Music and Vision homepage


Editorial Musings with Basil Ramsey

The use of abuse


Struggling for silence


It is pointless to remark the size and complexity of the world of music here in the opening years of the 21st century. Nonetheless, such an intricate network of musicians and its accompanying army of admin has deep penetration, and nobody in the civilised world can claim ignorance of the motivated sounds that pour upon us in an unceasing torrent. It is well to remember that every bar of music publicly performed live or committed to disc arises from the efforts of this army. Despite outbursts of gloom within the ranks, music has, in a way, got the upper hand, and I cannot imagine even a furious music-hater having the slightest effect upon a world that now echos and re-echoes to hordes of singers and players.
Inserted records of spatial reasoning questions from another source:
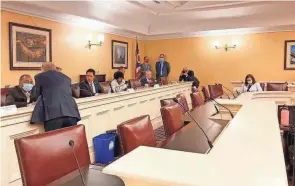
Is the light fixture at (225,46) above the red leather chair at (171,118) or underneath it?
above

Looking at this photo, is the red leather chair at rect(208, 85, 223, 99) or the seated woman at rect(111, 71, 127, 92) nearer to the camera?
the seated woman at rect(111, 71, 127, 92)

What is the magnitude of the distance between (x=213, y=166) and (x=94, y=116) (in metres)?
2.52

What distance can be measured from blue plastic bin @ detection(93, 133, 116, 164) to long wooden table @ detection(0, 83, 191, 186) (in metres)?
0.07

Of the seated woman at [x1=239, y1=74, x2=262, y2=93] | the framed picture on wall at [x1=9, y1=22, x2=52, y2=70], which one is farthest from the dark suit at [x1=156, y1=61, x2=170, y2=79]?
the framed picture on wall at [x1=9, y1=22, x2=52, y2=70]

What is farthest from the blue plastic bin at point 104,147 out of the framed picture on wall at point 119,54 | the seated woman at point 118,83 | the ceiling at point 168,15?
the framed picture on wall at point 119,54

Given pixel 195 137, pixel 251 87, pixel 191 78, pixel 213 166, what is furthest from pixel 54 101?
pixel 191 78

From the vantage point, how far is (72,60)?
6.32m

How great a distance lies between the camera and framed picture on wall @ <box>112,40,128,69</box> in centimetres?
776

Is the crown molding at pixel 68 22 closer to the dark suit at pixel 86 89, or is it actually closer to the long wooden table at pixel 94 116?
the dark suit at pixel 86 89

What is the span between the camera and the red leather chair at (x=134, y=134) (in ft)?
5.62

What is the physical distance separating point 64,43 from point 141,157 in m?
5.44

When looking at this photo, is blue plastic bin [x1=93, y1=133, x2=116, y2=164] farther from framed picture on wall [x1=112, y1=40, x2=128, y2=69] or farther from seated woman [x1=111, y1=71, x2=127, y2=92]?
framed picture on wall [x1=112, y1=40, x2=128, y2=69]

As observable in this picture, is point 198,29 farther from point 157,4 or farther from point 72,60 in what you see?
point 72,60

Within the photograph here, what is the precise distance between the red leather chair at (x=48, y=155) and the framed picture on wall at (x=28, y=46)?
391cm
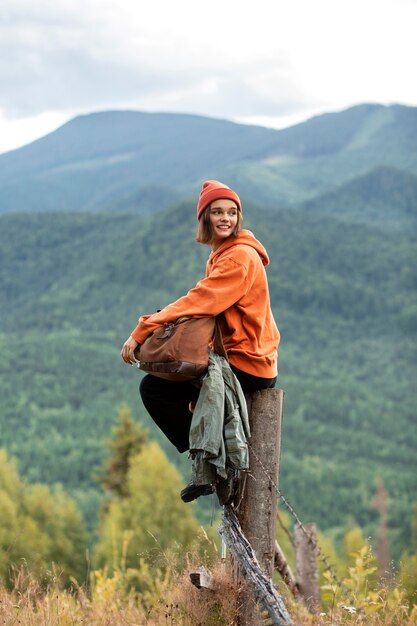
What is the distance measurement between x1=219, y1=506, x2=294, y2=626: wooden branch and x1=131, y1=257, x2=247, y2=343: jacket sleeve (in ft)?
3.13

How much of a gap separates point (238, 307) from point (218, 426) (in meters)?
0.60

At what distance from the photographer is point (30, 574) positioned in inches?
187

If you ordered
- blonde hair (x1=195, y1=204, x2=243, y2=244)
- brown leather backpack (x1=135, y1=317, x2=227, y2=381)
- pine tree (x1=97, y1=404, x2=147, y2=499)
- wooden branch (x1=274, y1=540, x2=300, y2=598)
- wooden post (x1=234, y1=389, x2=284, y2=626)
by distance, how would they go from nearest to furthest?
brown leather backpack (x1=135, y1=317, x2=227, y2=381) → wooden post (x1=234, y1=389, x2=284, y2=626) → blonde hair (x1=195, y1=204, x2=243, y2=244) → wooden branch (x1=274, y1=540, x2=300, y2=598) → pine tree (x1=97, y1=404, x2=147, y2=499)

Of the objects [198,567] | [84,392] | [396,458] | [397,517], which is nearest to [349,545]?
[198,567]

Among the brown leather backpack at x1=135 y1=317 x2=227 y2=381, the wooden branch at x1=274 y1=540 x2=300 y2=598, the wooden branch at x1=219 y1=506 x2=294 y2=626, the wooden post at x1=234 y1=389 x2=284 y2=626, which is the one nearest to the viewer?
the wooden branch at x1=219 y1=506 x2=294 y2=626

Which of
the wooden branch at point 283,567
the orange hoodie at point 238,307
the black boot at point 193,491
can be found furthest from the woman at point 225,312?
the wooden branch at point 283,567

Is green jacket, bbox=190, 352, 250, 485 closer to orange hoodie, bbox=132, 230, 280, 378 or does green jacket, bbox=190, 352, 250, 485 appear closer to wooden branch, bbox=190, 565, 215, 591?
orange hoodie, bbox=132, 230, 280, 378

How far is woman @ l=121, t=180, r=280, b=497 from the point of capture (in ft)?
14.6

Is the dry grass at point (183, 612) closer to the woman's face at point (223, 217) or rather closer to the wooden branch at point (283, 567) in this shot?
the wooden branch at point (283, 567)

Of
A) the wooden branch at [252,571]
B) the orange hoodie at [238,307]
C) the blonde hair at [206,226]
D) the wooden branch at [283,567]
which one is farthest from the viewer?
the wooden branch at [283,567]

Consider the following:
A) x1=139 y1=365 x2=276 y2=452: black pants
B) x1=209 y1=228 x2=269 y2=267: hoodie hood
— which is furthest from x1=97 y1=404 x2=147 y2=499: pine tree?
x1=209 y1=228 x2=269 y2=267: hoodie hood

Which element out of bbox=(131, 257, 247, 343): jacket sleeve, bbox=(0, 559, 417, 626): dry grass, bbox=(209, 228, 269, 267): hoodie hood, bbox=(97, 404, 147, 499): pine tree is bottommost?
bbox=(97, 404, 147, 499): pine tree

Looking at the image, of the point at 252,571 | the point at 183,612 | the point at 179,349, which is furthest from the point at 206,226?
the point at 183,612

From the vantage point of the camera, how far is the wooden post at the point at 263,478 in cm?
457
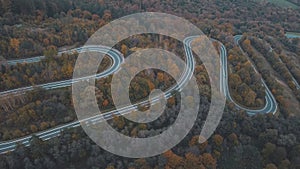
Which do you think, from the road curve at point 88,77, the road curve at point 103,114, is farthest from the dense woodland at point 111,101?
the road curve at point 88,77

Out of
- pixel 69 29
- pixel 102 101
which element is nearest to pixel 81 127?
pixel 102 101

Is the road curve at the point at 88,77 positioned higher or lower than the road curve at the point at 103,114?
higher

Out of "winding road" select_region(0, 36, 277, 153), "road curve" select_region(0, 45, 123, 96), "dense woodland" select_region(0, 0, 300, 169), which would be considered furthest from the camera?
"road curve" select_region(0, 45, 123, 96)

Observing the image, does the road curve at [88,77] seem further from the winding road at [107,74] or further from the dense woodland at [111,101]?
the dense woodland at [111,101]

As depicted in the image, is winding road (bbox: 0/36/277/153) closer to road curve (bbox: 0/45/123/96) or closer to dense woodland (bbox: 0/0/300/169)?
road curve (bbox: 0/45/123/96)

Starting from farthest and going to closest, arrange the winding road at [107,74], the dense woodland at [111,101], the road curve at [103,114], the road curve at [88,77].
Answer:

I am my own worst enemy by allowing a constant trickle of music to my environment for much of the day, with only occasional patches of silence. Much as I need and appreciate the quality of silence I have yet to truthfully forgo music as a deliberate act of will on a regular basis. This weakness, I suspect, is pretty widespread, but only because music has become a public utility switched on and off as a habit. If we could hear music only after an exhausting sequence of preludial actions I am sure it would suffer neglect. That, on reflection, would allow us time to rethink our abuse of music as little more than a time-filler. Or would we slip on a record whilst we dreamily gave it some thought?